Algorithms for determining transposable genes in a genome

Abstract

Transposons are nucleotide sequences in DNA that can change their positions. Many transposons are shorter than a general gene. When we restrict to nucleotide sequences that form complete genes, we can still find genes that change their relative locations in a genome. Thus for different individuals of the same species, the orders of genes might be different. A practical problem is to determine such transposable genes in given gene sequences. Through an intuitive rule, we transform the biological problem of determining transposable genes into a rigorous mathematical problem of determining the longest common subsequence.
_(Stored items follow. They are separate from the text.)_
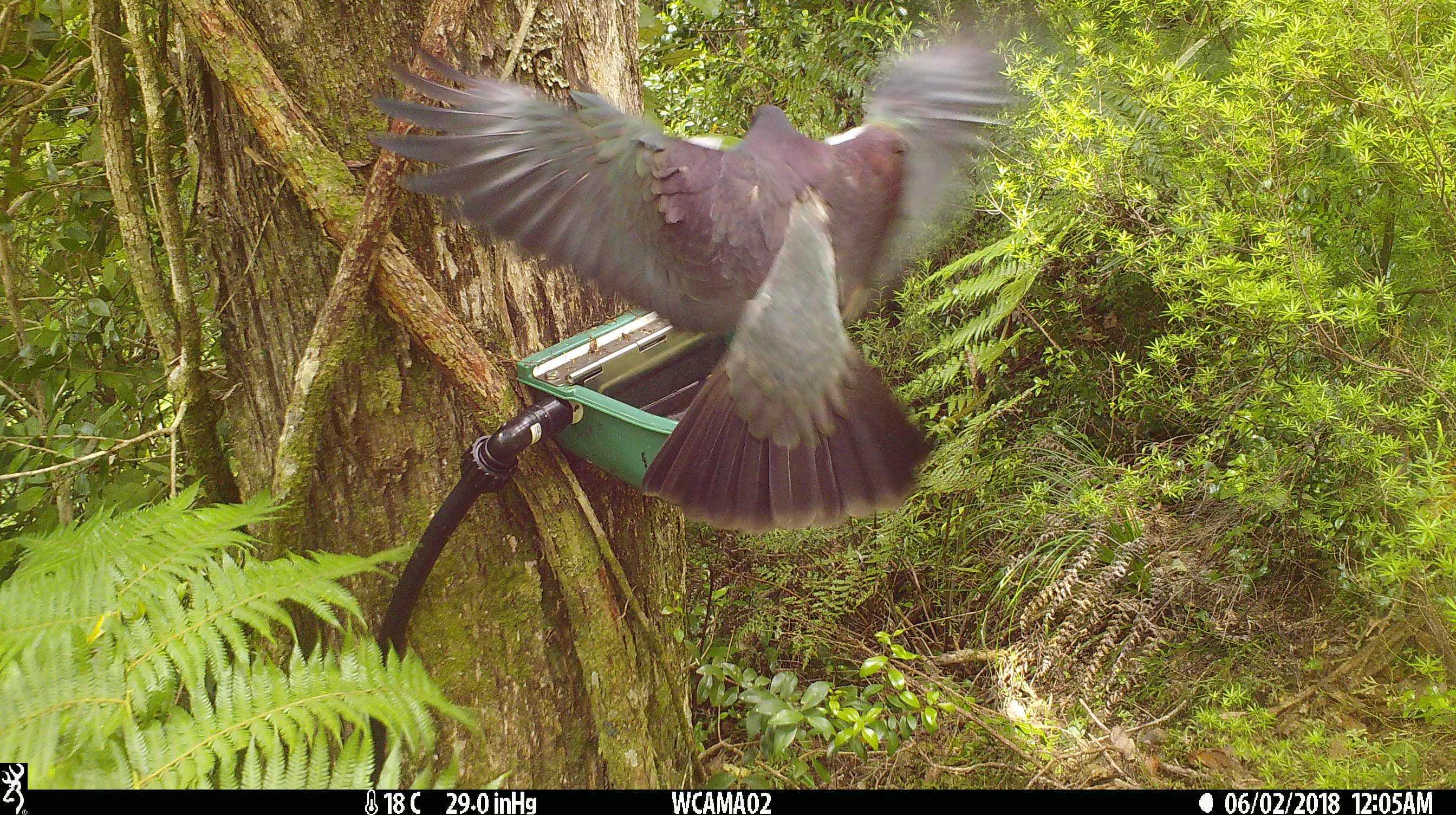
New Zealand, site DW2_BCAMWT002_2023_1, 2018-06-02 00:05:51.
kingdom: Animalia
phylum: Chordata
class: Aves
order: Columbiformes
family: Columbidae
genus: Hemiphaga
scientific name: Hemiphaga novaeseelandiae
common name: new zealand pigeon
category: kereru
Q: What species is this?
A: Kereru (new zealand pigeon) (Hemiphaga novaeseelandiae).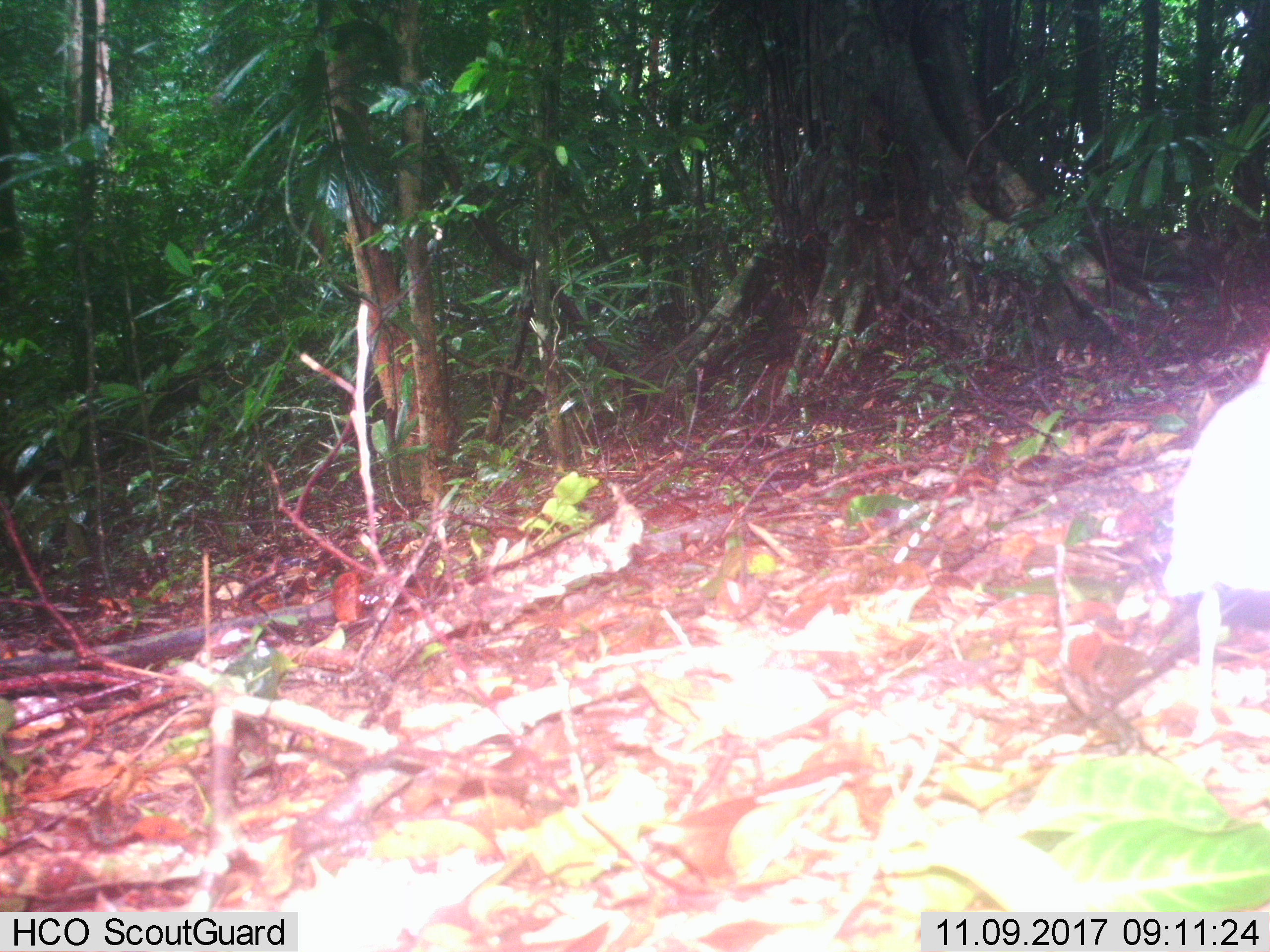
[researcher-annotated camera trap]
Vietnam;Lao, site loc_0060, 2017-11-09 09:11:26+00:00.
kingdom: Animalia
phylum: Chordata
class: Aves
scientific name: Aves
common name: bird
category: unidentified bird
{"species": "unidentified bird (bird) (Aves)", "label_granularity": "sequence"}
Depending on whether the gene sequence is linear (each sequence has a fixed head and tail) or circular (we can choose any gene as the head, and the previous one is the tail), and whether genes have multiple copies, we classify the problem of determining transposable genes into four scenarios: (1) linear sequences without duplicated genes; (2) circular sequences without duplicated genes; (3) linear sequences with duplicated genes; (4) circular sequences with duplicated genes. With the help of graph theory, we design fast algorithms for different scenarios. Specifically, we study the situation where the longest common subsequence is not unique.

This dataset contains code files for the corresponding algorithms. Besides, it has gene sequence data for certain Escherichia coli strains (from NCBI), which are used to test those algorithms.